9. Why Omniture? Omniture has many positive points. The use of the data is limited to providing the web analytics service to Mozilla. The product SiteCatelyst is widely used solution for large websites; it’s known to scale, be stable, and provide reliable, trustworthy results. Access to the data is highly secured and Omniture provides support resources. In addition, there is a user interface for allowing individuals to opt out of the web analytics processing. There are some drawbacks of course, there usually are. Omniture is not open source code, which we always prefer. Our arrangement with them is contractual. That’s helpful in that it allows us to include the privacy safeguards in the contract. But as is almost always the case the complete contract is confidential. Omniture has been criticized for its business practice of using cookies that don’t clearly say they are from Omniture. It turns out Omniture allows its customers to specify whether they want a cookie with the Omniture name in it. Mozilla cookies will do so. And finally, Omnniture is not free. Use of Omniture requires payment, unlike other options and the cost generally rises with the usage of the sites. So it could get expensive and we’ll have to monitor this.

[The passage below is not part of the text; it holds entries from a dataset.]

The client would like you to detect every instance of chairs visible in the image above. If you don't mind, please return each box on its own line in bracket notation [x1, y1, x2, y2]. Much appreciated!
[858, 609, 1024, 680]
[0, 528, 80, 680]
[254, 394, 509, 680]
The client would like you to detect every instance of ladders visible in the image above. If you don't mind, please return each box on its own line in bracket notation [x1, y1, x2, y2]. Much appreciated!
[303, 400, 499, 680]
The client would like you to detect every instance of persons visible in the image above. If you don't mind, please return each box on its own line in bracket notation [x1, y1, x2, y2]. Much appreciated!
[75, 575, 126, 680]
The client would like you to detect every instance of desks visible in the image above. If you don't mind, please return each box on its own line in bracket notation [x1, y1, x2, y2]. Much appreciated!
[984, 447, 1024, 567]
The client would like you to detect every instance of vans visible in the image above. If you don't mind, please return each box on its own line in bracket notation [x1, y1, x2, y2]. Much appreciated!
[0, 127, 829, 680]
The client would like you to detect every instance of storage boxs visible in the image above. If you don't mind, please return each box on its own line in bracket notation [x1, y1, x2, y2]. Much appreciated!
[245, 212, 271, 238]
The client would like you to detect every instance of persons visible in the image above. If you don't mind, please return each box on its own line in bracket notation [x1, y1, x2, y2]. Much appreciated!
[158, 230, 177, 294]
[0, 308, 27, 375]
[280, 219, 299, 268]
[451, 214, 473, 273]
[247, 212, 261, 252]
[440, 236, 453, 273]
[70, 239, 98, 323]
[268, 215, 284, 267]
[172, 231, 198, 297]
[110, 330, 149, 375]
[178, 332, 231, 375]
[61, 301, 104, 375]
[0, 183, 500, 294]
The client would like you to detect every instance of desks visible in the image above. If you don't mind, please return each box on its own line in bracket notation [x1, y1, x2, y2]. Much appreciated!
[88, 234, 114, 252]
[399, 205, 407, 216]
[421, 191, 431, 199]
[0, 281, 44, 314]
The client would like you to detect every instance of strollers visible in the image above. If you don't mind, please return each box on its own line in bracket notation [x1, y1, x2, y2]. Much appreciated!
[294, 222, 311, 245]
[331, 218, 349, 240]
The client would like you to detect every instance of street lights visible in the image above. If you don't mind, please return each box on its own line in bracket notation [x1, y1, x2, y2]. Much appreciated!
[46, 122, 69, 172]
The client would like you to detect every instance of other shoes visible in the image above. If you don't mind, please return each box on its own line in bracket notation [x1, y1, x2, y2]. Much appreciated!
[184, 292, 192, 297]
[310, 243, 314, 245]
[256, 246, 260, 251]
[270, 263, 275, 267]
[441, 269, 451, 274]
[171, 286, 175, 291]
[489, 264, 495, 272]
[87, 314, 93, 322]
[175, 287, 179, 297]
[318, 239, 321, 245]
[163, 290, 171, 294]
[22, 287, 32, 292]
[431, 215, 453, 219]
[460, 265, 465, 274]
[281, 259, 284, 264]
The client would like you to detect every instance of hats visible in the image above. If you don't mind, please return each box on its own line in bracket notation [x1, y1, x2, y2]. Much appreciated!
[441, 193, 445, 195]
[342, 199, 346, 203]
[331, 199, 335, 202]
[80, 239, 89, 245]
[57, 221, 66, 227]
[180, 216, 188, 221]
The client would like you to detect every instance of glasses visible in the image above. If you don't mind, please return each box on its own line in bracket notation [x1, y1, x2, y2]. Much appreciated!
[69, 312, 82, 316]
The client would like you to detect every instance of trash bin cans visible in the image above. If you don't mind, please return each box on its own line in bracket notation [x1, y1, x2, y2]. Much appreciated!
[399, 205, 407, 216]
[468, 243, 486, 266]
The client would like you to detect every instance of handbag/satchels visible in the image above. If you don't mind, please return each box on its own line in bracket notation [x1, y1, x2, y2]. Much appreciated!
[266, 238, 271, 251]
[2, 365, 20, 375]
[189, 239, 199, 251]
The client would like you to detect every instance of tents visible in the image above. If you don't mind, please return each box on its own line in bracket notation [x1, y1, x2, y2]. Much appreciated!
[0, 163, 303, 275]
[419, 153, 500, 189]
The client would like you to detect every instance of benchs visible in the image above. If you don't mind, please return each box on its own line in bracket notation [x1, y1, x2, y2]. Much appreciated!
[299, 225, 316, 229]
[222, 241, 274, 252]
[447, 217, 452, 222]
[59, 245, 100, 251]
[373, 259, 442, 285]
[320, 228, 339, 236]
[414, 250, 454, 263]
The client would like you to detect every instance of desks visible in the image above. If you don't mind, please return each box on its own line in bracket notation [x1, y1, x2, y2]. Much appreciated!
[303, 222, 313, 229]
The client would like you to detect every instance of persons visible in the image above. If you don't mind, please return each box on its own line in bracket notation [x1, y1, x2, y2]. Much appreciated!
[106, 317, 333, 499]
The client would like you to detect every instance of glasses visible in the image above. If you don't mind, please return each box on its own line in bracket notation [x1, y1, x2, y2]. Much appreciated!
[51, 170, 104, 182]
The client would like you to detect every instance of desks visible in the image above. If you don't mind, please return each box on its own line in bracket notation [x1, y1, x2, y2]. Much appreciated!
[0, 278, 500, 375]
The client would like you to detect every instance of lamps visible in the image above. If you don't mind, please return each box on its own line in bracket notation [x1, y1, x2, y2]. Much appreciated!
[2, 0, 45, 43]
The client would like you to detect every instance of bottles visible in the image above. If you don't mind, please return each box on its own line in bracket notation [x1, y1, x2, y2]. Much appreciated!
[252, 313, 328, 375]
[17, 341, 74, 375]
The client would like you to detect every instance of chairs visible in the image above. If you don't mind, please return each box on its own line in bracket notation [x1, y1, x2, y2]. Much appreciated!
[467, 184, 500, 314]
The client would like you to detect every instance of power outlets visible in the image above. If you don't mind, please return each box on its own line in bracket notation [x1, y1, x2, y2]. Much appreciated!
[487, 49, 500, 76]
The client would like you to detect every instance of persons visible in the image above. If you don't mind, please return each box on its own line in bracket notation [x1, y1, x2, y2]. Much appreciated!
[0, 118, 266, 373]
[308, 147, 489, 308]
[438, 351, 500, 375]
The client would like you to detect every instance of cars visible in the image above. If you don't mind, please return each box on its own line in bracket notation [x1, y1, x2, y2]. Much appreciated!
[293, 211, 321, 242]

10. How will we evaluate if the data is worth the effort to get it? We’ll look at the results. We have a set of people who are adapt at looking at data — Ken, Polvi and Daniel, who just joined us. Ken and Polvi have been publishing what we’ve learned from the data we do have, and we’ll see what can be learned from the additional data. We’ve already moved the data (known as “metrics”) discussions into the public via the Metrics Blog We will continue to do this.

11. Will Omniture be used with all Mozilla websites? We don’t know yet. As noted above, we’ll do a review of the consumer-facing sites and see how valuable the data is and how we feel about gathering it. We may also look at alternative providers as part of this discussion. Then we can decide about other sites as well such as our developer and community facing websites.

12. Privacy Policy. Our current privacy policy says that Mozilla data won’t go to an outside third party. So it will need amendment to allow for this case. Details on the proposed changes will follow, but for now I’d like to talk through the goals and proposed techniques.

13. Sensitivity to data, privacy and user control. Most websites (and the organizations running them) are unabashed about collecting data, and using that data to improve their business. The use of web analytics is a standard practice, taken for granted by many website operators. This proposal is an extremely mild version. Some people have suggested to me that this discussion is “much ado about nothing” and reflects an extreme focus on privacy of a portion of the Mozilla community. I agree that this is a mild proposal, collecting the most basic of data. But I don’t believe this discussion, or the basic concern is irrelevant or extreme. As noted above, we live in a world of data; we should be thinking carefully about that data and its impact.

***

Comments welcome here. If you’re interested in the full discussion, head over to the mozilla.org Governance newsgroup. You can also read a set of past comments and participate through the mozilla.governance Google Group.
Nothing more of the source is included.